What you are asked to do: Could you give the data below again exactly, apart from the pictures?

The records:
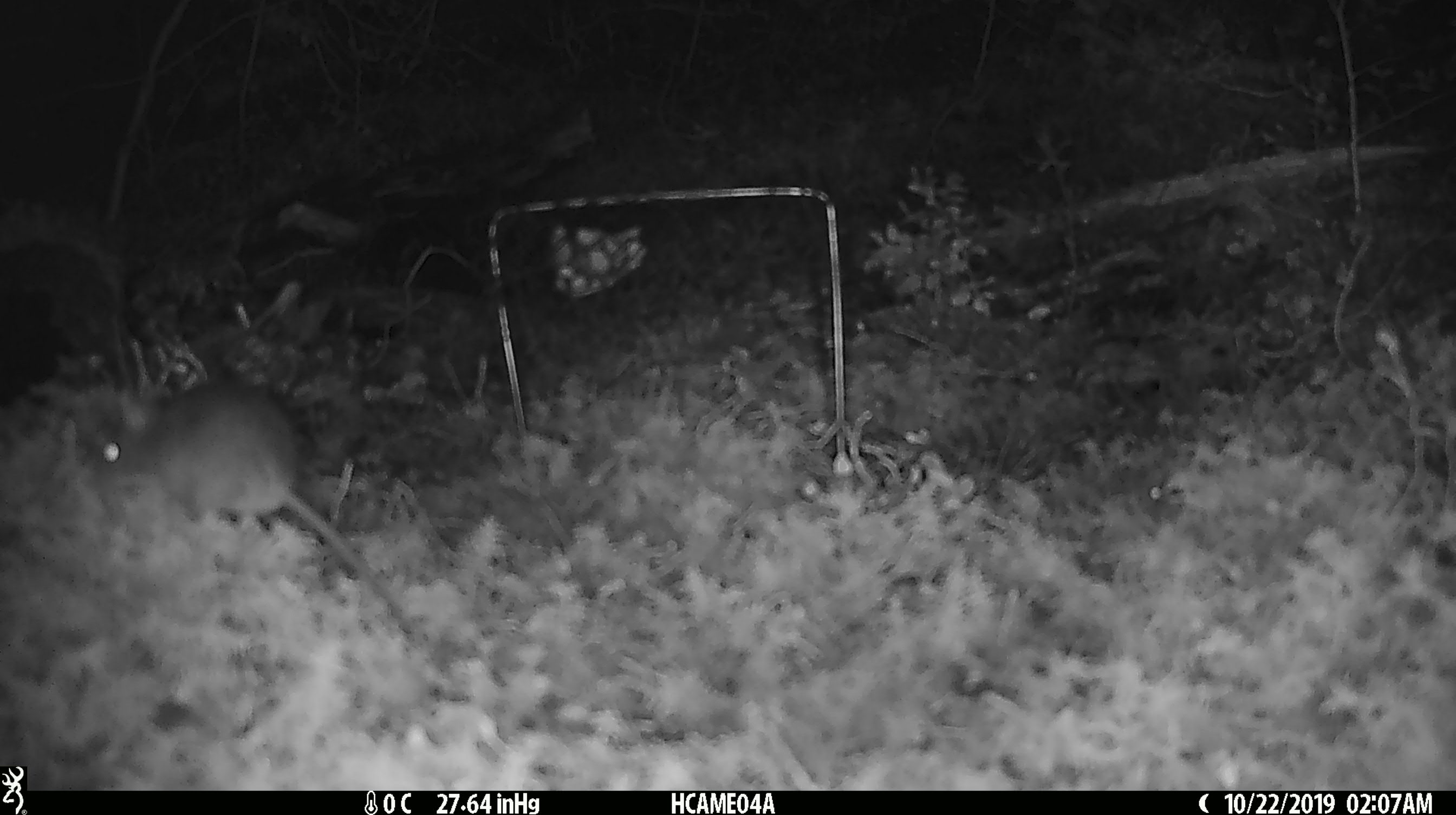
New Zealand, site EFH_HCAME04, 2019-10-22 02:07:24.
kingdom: Animalia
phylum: Chordata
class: Mammalia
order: Rodentia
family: Muridae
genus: Mus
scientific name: Mus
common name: mouse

Written reply:
New Zealand, site EFH_HCAME04, 2019-10-22 02:07:24.
kingdom: Animalia
phylum: Chordata
class: Mammalia
order: Rodentia
family: Muridae
genus: Mus
scientific name: Mus
common name: mouse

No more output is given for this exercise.